■ Task to complete
Only the lines from the one containing "CD CROSS DO ELY BY DJ IGOR FELL" to the end of the records belong in the output; print them exactly.

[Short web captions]
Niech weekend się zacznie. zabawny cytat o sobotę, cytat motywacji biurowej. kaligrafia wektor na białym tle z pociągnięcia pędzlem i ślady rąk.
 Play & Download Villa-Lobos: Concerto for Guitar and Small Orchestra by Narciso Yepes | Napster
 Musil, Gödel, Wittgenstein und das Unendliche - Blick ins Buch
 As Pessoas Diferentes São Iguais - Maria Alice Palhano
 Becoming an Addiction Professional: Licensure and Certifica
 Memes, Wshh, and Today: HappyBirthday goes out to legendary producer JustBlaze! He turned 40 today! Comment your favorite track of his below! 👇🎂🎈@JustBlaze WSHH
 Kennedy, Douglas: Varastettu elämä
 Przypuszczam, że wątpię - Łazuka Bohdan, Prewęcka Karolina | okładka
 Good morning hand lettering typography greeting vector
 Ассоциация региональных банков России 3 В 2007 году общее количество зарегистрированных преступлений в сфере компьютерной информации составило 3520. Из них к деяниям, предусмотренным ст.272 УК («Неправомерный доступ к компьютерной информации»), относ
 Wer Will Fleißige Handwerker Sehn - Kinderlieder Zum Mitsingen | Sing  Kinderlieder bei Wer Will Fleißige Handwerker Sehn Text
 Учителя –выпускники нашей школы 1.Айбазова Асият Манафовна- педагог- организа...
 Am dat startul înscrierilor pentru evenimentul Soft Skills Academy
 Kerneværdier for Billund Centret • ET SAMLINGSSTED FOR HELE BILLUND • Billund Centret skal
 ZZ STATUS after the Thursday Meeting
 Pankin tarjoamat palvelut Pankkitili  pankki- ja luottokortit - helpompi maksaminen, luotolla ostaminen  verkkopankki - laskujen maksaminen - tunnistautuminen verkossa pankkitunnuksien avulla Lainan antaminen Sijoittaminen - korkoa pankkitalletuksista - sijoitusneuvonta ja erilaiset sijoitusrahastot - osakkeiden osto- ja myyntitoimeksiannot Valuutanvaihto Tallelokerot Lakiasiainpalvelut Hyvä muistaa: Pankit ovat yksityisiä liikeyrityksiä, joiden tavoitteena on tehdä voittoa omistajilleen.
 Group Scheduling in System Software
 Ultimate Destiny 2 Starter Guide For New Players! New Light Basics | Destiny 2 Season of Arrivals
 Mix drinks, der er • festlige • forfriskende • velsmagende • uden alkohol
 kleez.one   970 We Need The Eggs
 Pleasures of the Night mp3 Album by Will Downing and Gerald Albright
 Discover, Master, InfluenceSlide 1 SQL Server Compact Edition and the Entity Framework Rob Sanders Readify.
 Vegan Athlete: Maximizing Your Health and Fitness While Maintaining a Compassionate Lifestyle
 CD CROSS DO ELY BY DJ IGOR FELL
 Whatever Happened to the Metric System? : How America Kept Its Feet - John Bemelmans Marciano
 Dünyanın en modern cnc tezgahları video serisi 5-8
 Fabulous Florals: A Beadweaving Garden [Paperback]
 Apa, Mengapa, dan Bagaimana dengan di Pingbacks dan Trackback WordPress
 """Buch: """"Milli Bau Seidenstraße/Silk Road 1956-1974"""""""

■ Solution
 CD CROSS DO ELY BY DJ IGOR FELL
 Whatever Happened to the Metric System? : How America Kept Its Feet - John Bemelmans Marciano
 Dünyanın en modern cnc tezgahları video serisi 5-8
 Fabulous Florals: A Beadweaving Garden [Paperback]
 Apa, Mengapa, dan Bagaimana dengan di Pingbacks dan Trackback WordPress
 """Buch: """"Milli Bau Seidenstraße/Silk Road 1956-1974"""""""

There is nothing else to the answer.